The eggs are often ‘soft boiled’ as can be seen in the photo above. In onsen towns, these eggs are frequently cooked in the natural hot spring waters and are called “onsen tamago”.
Despite all the unusual food, our kids really enjoyed it! They cleaned their plates (which is something of a miracle). In many cases this was their first time eating these dishes, which provided for some hilarious facial expressions.
The Silver Lining
The storm caused this mini-trip to be a little disappointing. It raged on for two days. We were stuck in the hotel with very little to do but eat, take hot baths in the onsen, try out the massage chairs, and read books. I guess it was relaxing, and I finished a book… but I sure felt like a slug not exercising.
On the very last morning of our stay, the storm finally broke. We had three hours to explore before our bus left. It was a rush to see what we could.
One of our first discoveries was this ‘foot onsen’ Tako Jr. #1 found in the hotel’s Japanese garden.
This foot bath uses the same hot spring water as the main baths, and is intended so weary travelers can rest their tired feet. And yes, the water was quite hot.
We walked into Katsuura town to check things out, but first we had to pass through this small tunnel which was pretty cool.
It gave me memories of the Ghibli film Spirited Away. Perhaps we would be transformed into giant pigs (like in the movie), after gorging ourselves on the endless buffet.
Apparently Katsuura has a local fish market where fresh tuna are often sold right off the fishing boats — but the storm had been so terrible the last few days none of the local fishing boats had been out fishing.
There was nothing for me to even take pictures of.
Other than the tuna fish market and onsen hotels, Katsuura is a pretty typical ocean-side Japanese town.
We didn’t have a lot of time to explore, and only had time for a few quick looks into the tourist gift shops that lined the streets.

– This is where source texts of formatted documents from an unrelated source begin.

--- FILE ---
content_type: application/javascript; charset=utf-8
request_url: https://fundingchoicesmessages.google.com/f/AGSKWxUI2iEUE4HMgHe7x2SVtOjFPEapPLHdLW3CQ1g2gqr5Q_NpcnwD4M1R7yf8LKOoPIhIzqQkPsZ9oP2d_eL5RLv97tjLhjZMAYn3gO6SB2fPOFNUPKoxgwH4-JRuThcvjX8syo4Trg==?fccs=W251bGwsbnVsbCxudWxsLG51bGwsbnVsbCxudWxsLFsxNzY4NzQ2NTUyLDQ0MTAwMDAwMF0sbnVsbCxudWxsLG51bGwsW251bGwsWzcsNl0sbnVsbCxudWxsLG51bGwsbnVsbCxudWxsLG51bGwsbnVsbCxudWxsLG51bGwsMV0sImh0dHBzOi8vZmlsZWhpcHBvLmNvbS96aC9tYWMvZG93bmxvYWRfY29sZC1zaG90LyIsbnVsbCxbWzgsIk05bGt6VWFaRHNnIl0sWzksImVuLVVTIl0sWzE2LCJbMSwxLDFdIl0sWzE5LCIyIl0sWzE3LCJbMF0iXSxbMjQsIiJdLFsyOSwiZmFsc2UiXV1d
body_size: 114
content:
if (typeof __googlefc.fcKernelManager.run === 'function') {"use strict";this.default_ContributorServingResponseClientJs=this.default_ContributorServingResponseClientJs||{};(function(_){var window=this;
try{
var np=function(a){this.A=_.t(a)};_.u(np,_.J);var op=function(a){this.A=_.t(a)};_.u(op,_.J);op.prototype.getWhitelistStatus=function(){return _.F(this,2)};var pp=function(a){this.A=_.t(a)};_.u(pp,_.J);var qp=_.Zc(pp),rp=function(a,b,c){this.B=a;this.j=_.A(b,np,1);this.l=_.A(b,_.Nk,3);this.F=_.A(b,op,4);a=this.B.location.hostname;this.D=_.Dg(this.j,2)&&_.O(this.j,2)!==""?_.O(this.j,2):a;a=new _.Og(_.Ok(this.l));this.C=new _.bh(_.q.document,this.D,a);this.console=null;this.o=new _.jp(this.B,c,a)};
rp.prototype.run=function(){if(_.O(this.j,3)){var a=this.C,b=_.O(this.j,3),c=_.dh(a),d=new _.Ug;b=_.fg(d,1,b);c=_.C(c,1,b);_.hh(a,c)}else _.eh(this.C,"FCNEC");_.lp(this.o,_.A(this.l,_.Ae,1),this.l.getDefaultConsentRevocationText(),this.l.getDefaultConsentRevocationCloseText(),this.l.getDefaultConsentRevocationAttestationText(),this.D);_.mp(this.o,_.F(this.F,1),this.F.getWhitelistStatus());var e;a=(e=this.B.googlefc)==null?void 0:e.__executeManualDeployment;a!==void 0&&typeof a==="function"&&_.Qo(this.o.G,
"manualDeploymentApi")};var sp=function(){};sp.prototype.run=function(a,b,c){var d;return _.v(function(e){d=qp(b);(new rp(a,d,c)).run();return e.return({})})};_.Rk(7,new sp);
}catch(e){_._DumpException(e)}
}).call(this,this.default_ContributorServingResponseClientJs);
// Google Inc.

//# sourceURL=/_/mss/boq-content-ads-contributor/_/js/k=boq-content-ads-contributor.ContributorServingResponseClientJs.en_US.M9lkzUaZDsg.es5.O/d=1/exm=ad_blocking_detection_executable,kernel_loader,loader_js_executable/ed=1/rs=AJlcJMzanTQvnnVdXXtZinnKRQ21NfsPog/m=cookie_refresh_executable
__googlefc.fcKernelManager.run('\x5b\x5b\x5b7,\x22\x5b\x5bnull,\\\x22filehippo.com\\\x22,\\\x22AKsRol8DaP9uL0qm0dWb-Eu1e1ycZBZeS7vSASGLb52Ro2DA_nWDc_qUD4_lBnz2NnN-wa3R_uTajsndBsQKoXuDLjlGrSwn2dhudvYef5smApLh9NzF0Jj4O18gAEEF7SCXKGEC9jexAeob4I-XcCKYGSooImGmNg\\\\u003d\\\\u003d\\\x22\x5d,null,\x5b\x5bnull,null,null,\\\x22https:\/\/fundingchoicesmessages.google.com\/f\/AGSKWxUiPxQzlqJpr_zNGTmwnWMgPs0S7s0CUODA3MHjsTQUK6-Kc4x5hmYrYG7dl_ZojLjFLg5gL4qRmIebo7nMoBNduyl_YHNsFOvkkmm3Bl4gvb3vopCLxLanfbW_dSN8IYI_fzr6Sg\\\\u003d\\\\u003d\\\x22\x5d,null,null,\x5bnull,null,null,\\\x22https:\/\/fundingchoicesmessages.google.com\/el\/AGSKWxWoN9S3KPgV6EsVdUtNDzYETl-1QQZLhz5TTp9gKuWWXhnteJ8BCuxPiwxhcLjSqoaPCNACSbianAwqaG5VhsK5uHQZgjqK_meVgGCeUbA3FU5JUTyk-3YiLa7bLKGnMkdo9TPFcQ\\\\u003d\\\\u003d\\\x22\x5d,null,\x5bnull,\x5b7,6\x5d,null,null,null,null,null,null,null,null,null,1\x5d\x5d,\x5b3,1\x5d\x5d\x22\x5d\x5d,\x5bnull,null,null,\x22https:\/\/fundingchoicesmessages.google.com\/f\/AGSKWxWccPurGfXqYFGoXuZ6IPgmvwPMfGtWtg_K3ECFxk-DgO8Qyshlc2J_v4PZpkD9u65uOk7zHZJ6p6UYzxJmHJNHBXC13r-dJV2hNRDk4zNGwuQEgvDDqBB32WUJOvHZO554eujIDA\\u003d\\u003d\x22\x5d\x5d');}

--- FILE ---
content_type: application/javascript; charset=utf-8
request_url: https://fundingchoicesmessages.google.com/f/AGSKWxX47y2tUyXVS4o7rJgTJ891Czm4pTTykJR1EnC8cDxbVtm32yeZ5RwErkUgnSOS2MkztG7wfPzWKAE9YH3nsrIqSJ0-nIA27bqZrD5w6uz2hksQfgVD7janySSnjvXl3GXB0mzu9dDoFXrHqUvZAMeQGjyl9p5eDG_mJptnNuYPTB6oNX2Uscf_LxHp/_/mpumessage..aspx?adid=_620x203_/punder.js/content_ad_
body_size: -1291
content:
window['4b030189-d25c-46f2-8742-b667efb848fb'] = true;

I thought the town’s public ‘foot onsen’ was far more interesting than any gift shop…. It’s open and available to the public for free from 6am to 10pm. The water was hot and soothing on my tired feet. You do need to bring your own towel though.
I love how the town blended its two main tourism themes here — the onsen and the maguro together into this beautiful tile artwork inside the foot onsen.
Well played Katsuura, well played. This traveler ended his stay in your town a pretty happy camper.
Although this mini-trip didn’t go perfectly due to unforeseen weather events, I still think we got our money’s worth….
In total, the mini-trip cost us $420 for four people for two nights. This includes our bus fare, train tickets, as much food as we could possibly eat, access to the hot springs, and a beautiful (but older) hotel room.
It was a very “Japanese” experience, and I’m glad we had the opportunity to try it.